— Jobs —
A) Write out the part of the tennis comment thread from "Armend, I didn’t" to "a Stan/Andy semis.", word for word.
B) Answer the following from the tennis comment thread, one line each:
(i) Which player does Tennis Vagabond say they did not forget?
(ii) Which match does veloce hope will happen instead of one against Murray?
(iii) According to the amended cliche Armend quotes, what rises to the top towards the end of the fortnight?
------ Passage provided
To me Wawrinka vs Murray will be a great match, we’ll see who wants it more these days, especially as they are competing at that “other” big guys league.


Tennis Vagabond Says:

Armend, I didn’t forget poor old Cilic, I said “all but 1″ had been won by the Big-But-Not-Uniformly Successful-Five.

I’m also really hoping for a Stan/Andy semis.


veloce Says:

Armend, I hope Nishikori takes out Murray, cause Murray is just about the worse match-up for Wawrinka. All Murray does (and Novak too since we are at it) is defend, and run to no end hoping Wawrinka misses. But Murray plays Stan strategically better than Novak, cause Novak keeps sliding and feeding back Stan those kidn of shots that Wawrinka pretty much fall in Wawrinka’s wheelhouse. Murray, in comparison, uses a lot of slices that keep Wawrinka off balance, or worse, bait him into trying to blast the shit out of the ball, ending up in an unforced error. And Wawrinka gradually loses patience and falls apart. I’m hoping it will be a Wawrinka-Thiem match – let it be an all out kick-ass, offensive battle – had enough of the Novak/Murray ball-pushing erea…


Armend Says:

@TV my apologies, did not read that correctly at all. Yes, indeed you are right, and the Big-But-Not-Uniformly Successful-Five expression sounds just about right. And must admit that I very much agree on your odds insight, not that it is counter intuitive, but it’s not something that is obvious at all, given Nadal’s form as you say. But as another amended cliche goes, the cream rises to the top towards the end of the fortnight.
------------
------ Data provided
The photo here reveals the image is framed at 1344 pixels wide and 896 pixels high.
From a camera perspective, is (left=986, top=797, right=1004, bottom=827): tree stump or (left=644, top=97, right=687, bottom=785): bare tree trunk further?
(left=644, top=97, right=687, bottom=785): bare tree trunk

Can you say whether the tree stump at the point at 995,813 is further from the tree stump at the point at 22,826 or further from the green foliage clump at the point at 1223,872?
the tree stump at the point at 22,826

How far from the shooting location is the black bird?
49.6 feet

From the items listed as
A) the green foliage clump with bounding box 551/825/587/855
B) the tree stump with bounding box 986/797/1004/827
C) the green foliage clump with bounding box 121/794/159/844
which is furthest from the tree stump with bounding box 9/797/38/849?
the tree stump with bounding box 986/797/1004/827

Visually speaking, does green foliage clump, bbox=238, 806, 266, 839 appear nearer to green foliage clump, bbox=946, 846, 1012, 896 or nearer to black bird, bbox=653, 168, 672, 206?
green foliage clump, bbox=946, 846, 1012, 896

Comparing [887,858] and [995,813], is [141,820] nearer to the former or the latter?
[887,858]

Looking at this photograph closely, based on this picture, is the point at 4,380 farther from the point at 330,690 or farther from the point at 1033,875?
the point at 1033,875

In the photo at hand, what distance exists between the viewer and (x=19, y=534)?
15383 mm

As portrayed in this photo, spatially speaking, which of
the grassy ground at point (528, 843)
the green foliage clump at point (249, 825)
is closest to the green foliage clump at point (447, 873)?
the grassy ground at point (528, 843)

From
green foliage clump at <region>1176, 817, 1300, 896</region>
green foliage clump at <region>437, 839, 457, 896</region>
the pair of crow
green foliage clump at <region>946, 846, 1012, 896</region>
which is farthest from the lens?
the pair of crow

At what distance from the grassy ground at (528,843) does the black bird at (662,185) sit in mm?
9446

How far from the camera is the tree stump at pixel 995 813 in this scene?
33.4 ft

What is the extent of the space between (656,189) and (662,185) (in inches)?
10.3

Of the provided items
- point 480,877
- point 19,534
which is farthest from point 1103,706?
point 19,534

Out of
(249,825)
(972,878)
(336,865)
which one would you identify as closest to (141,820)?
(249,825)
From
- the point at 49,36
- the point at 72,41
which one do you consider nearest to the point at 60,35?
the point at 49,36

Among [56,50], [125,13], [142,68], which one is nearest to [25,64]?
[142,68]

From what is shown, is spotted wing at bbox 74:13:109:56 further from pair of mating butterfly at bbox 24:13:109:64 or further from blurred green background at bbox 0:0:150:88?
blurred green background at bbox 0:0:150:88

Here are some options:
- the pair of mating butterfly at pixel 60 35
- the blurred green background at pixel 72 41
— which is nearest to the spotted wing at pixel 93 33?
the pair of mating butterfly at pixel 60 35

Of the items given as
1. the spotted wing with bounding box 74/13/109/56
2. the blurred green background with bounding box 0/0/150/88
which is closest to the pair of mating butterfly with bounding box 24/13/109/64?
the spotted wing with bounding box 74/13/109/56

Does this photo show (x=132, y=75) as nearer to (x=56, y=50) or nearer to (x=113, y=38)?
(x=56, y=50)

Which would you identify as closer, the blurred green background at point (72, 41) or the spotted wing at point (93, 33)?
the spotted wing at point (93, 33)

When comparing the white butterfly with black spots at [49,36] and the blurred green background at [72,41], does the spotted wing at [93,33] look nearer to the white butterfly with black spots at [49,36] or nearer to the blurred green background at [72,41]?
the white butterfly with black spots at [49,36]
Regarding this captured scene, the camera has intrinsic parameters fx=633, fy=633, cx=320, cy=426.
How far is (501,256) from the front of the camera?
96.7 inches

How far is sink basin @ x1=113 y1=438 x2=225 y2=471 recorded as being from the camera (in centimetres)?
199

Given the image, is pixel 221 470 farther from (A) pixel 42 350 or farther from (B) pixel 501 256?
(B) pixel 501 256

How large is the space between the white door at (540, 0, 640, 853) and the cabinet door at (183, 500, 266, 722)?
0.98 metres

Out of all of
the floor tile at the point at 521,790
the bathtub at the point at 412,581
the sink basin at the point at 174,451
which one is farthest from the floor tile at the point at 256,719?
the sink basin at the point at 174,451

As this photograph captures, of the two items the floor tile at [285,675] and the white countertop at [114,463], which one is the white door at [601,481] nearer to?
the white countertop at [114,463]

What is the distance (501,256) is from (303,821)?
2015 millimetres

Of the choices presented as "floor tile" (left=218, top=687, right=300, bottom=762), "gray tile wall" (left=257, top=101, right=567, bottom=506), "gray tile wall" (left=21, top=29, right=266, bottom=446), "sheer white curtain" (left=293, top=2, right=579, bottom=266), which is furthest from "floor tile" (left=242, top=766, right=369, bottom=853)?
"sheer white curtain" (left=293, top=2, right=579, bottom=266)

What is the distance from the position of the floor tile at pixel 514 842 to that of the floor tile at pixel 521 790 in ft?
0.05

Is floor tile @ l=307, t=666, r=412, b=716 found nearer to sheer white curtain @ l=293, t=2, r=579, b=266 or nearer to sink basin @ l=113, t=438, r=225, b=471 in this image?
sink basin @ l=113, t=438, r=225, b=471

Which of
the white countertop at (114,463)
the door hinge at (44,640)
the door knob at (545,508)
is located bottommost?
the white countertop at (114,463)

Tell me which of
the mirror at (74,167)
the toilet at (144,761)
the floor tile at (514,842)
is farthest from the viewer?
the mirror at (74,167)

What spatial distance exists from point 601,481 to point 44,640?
------------
— Worked solutions —
A)
Armend, I didn’t forget poor old Cilic, I said “all but 1″ had been won by the Big-But-Not-Uniformly Successful-Five.

I’m also really hoping for a Stan/Andy semis.

B)
(i) Cilic
(ii) A Wawrinka-Thiem match
(iii) The cream